Tuesday, November 15, 2011

Squidbillies - Season 6



Another year goes by, and Squidbillies trucks along as strong as ever. It's hard to really compare different seasons of the show, because the division is meaningless. A new season just means another batch of episodes, and each episode is pretty much the same concept. Early will be an asshole, the people around him will be hurt because of it, and there will be some slight satire of certain cultural or political concepts involving the south. It's a basic formula, and it works because it's consistently funny and that's all it has to be. I'm coming to appreciate how good of a character Early is - he's possibly the most despicable television protagonist there is, hateful and ignorant and moronic and violent. And yet he's just so damn amusing that you love him anyway. It's partly the writing, which always finds new twists on some combination of those characteristics, and it's partly Unknown Hinson's consistently brilliant voice acting. I don't think there's a sentence in the English language he couldn't at least make partly amusing if he wanted to.

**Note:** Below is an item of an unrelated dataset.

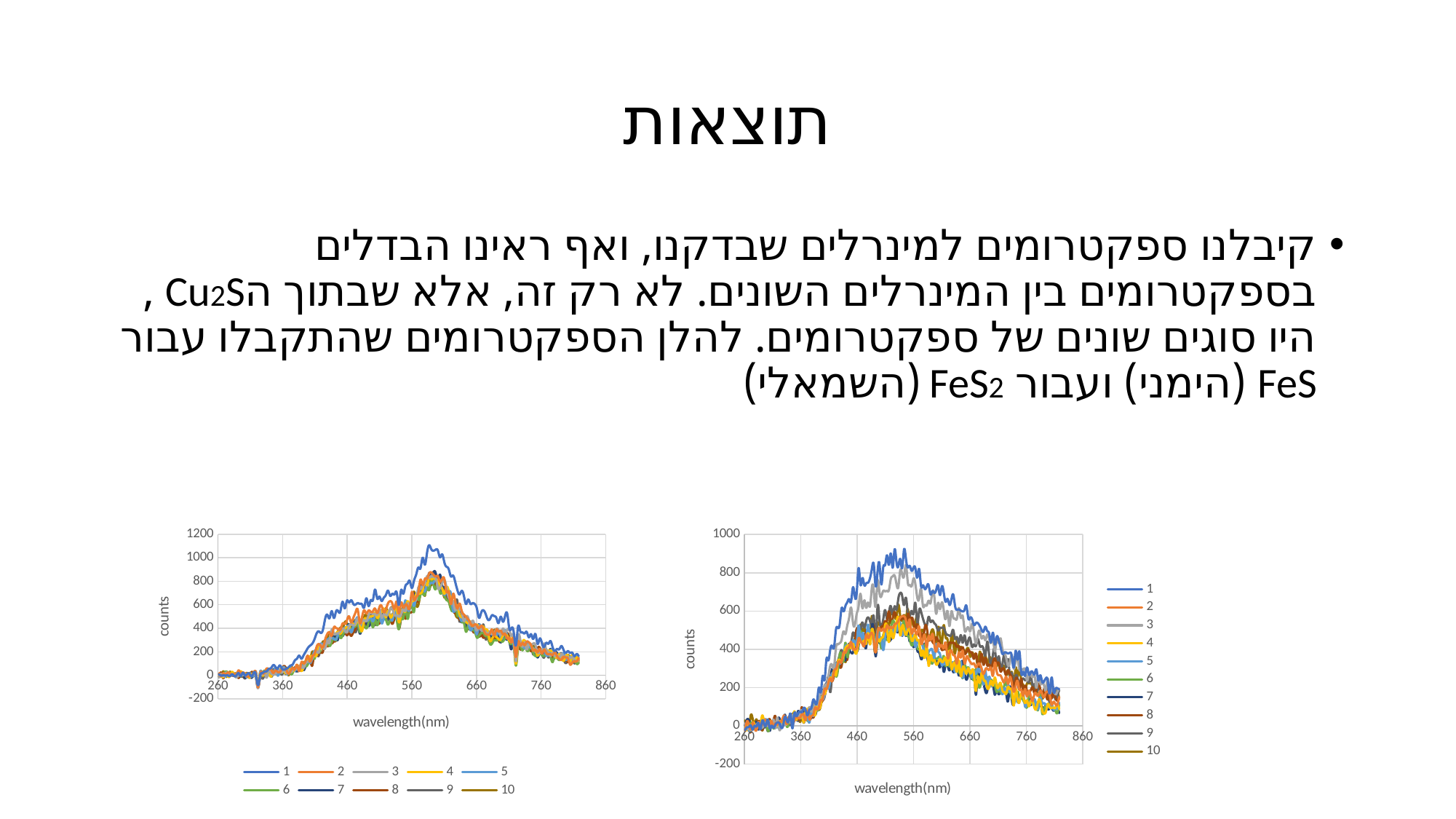
In the right chart, which series has the higher peak, series 1 or series 4? 1 What kind of chart is the chart on the right of the slide? line chart How many series does the legend of the left chart list? 10 In the right chart, is the peak value of series 1 greater or less than 800? greater In the left chart, which series reaches the highest peak? 1 What kind of chart is the chart on the left of the slide? line chart What is the label of the x axis on the left chart? wavelength(nm) How many series does the legend of the right chart list? 10 In the right chart, is the peak value of series 3 greater or less than 600? greater What is the label of the y axis on the right chart? counts In the left chart, is the peak value of series 1 greater or less than 1000? greater In the right chart, which series reaches the highest peak? 1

This was also a good season for the sheriff, although most of them probably are, because he tends to get the most good material besides Early and maybe Rusty. Granny definitely gets a lot more jokes, but they're usually pretty easy ones based on stuff we already know about her, while the sheriff's always optimistic take on things seems fresher for some reason. There's nothing much I particularly want to point out, other than this Sunday's season finale about transporting illicit cargo with high speed truck chases might have made me laugh out loud more than any other episode of the show, which I find consistently entertaining but rarely elicits actual chuckles for me. Mostly I just smile at the wordplay and cleverly deployed violence. For what it's worth, Squidbillies has been the better of the two shows that David Willis works on for a couple years now. It's a similar situation to Seth MacFarlane's Family Guy and American Dad! - the former is more popular with America and is maybe saddled with certain expectations, while the latter is able to do its own thing and is much more consistently funny for it. Squidbillies is not anything close to a world changing show, but it's a really enjoyable one, and that can be enough.

1 comment:

Becca said...

Very good article about one of my favorite shows.